Data excerpts:
----

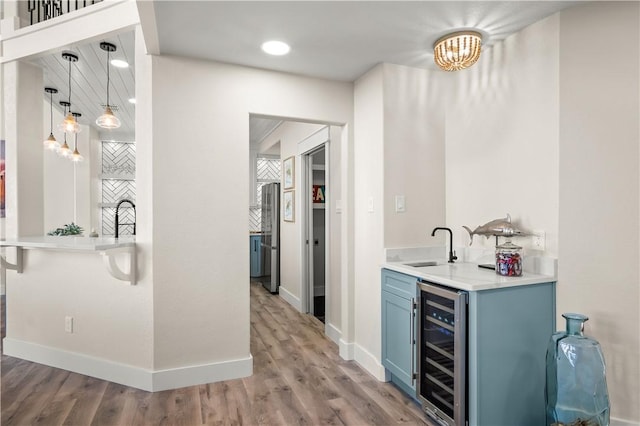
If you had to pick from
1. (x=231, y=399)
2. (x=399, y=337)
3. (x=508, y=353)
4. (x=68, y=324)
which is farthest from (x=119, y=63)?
(x=508, y=353)

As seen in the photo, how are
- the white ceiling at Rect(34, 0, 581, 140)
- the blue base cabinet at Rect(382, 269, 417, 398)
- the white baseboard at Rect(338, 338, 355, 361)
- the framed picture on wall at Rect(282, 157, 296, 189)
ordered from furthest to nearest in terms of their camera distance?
the framed picture on wall at Rect(282, 157, 296, 189)
the white baseboard at Rect(338, 338, 355, 361)
the blue base cabinet at Rect(382, 269, 417, 398)
the white ceiling at Rect(34, 0, 581, 140)

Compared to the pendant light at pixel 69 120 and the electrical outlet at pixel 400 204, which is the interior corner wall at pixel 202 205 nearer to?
the electrical outlet at pixel 400 204

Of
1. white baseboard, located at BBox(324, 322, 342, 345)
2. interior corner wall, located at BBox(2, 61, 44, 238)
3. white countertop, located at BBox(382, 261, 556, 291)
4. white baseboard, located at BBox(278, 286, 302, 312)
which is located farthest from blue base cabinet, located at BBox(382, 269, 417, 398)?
interior corner wall, located at BBox(2, 61, 44, 238)

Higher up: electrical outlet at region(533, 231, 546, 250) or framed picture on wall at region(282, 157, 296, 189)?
framed picture on wall at region(282, 157, 296, 189)

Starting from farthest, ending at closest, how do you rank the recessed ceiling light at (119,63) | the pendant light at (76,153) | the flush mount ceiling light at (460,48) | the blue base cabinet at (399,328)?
the pendant light at (76,153)
the recessed ceiling light at (119,63)
the blue base cabinet at (399,328)
the flush mount ceiling light at (460,48)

----

Exercise directions: Copy the records from the line with "Higher up: electrical" through the end of the records, substituting "nearest" for "closest" and keeping everything else the same.

Output of the task:
Higher up: electrical outlet at region(533, 231, 546, 250) or framed picture on wall at region(282, 157, 296, 189)?
framed picture on wall at region(282, 157, 296, 189)

Starting from farthest, ending at nearest, how do you rank the recessed ceiling light at (119,63) | the pendant light at (76,153) | the flush mount ceiling light at (460,48) | the blue base cabinet at (399,328)?
the pendant light at (76,153)
the recessed ceiling light at (119,63)
the blue base cabinet at (399,328)
the flush mount ceiling light at (460,48)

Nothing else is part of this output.